Siswa SMP Tewas Usai Berkelahi, Pihak Sekolah Terkesan Bungkam!

Siswa SMP Tewas Usai Berkelahi, Pihak Sekolah Terkesan Bungkam!

Ilustrasi tewas. (Pixabay)--

RADARLAMPUNG.CO.ID - Pihak sekolah dari dua siswa yang berkelahi hingga salah satunya tewas terkesan memilih bungkam.

Yang mana, pagi ini, Jumat 16 September 2022, kasus meninggalnya MI, siswa kelas 8, SMPN 4 Way Tuba Asri, Way Kanan, usai terlibat perkelahian dengan teman sekelasnya membuat heboh warga sekitar.

Kapolsek Way Tuba IPTU H Yudhianto, yang mendampingi Kapolres Way Kanan AKBP Teddy Rachesna membenarkan kabar kejadian nahas tersebut.

Berdasarkan informasi sementera, peristiwa tersebut kuat dugaan dipicu saling ejek nama orang tua.

BACA JUGA:Tak Hanya Teman Sekelas, Dua Siswa yang Berkelahi hingga Ada yang Tewas Tinggal di Kampung yang Sama

“Biasalah, anak-anak itu saling ejek lalu berantem. Cerita pelaku, kepala bagian belakang korban terpukul olehnya, hingga korban terjatuh dan meninggal dunia,” kata IPTU Yudhianto.

Di sisi lain, baik Kepala SMPN 4 Way Tuba Asri, Imalyati, juga wakilnya, Shinta, terkesan tak mau dikonfirmasi.

Ketika Imalyati ditelepon wartawan media ini, yang bersangkutan tak mengangkat sambungan telepon. Sementara Shinta menyatakan dia tidak berada di sekolah karena tidak ada jam.

“Saya tidak masuk hari ini karena saya tidak ada jam, kejadian itu memang saya baca di medsos, tetapi saya tidak berani komentar," dalih Shinta saat ditanyakan siapa nama korban serta mengapa ada anak bertikai di lingkungan sekolah tidak ada guru yang melerai.

BACA JUGA:Kuat Dugaan, Hantaman di Bagian Vital Ini yang Menyebabkan Siswa SMP Tewas di Tangan Teman Sekelasnya

Di tempat berbeda, Kepala Kampung Karya Jaya Embi Darwanda menerangkan, baik korban maupun pelaku penganiayaan sama-sama warga Kampung Karya Jaya, Kecamatan Way Tuba.

Pelaku yaitu DY (13), sementara korban yakni MI. Di mana, meski orang tua MI pun sebenarnya tinggal di Kampung Segara Midar, Kecamatan Blambangan Umpu, belakangan ia tinggal di Karya Jaya dengan kakeknya, Bagong. 

“Mereka ini adalah kawan sekampung.
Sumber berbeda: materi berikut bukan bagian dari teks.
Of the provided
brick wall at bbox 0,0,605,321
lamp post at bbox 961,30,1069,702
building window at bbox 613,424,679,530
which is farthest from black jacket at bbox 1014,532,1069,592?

Dari keterangan pelaku, antara korban dan pelaku saling olok-olok nama orang tua," sebut Embi Darwanda.

Dikarenakan saling olok tersebut, keduanya lantas terlibat pertikaian. Dan, kuat dugaan pukulan pelaku mengena ke vital dari korban hingga menyebabkan meninggalnya korban.